◆ **Exercise input**

================

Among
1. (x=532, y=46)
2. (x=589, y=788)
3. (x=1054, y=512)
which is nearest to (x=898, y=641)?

================

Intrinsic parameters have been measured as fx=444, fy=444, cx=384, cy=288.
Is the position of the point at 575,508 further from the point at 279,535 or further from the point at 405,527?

================

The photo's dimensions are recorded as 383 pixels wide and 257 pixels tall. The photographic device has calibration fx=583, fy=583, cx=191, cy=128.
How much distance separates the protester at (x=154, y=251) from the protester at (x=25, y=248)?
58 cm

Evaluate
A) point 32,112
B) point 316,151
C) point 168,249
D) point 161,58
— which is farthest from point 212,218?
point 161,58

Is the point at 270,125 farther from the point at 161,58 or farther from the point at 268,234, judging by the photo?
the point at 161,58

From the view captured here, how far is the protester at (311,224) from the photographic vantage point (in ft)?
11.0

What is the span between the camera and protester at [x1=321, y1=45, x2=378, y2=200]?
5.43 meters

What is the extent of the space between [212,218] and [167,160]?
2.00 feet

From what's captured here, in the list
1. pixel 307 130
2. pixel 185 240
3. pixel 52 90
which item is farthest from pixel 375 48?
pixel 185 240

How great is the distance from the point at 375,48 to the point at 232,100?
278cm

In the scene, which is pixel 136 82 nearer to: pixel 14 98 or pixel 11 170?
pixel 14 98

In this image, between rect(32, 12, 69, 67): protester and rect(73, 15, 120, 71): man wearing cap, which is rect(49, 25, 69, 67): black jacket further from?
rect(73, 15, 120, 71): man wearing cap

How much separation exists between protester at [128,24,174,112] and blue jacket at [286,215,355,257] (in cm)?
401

================

◆ **Task brief**
Convert the lines of the records above, from the line containing "From the view" through the line containing "5.43 meters", inclusive, into a Markdown table with the columns Row and Line. Leave out blank lines.

◆ **Solution to this exercise**
| Row | Line |
|---|---|
| 1 | From the view captured here, how far is the protester at (311,224) from the photographic vantage point (in ft)? |
| 2 | 11.0 |
| 3 | What is the span between the camera and protester at [x1=321, y1=45, x2=378, y2=200]? |
| 4 | 5.43 meters |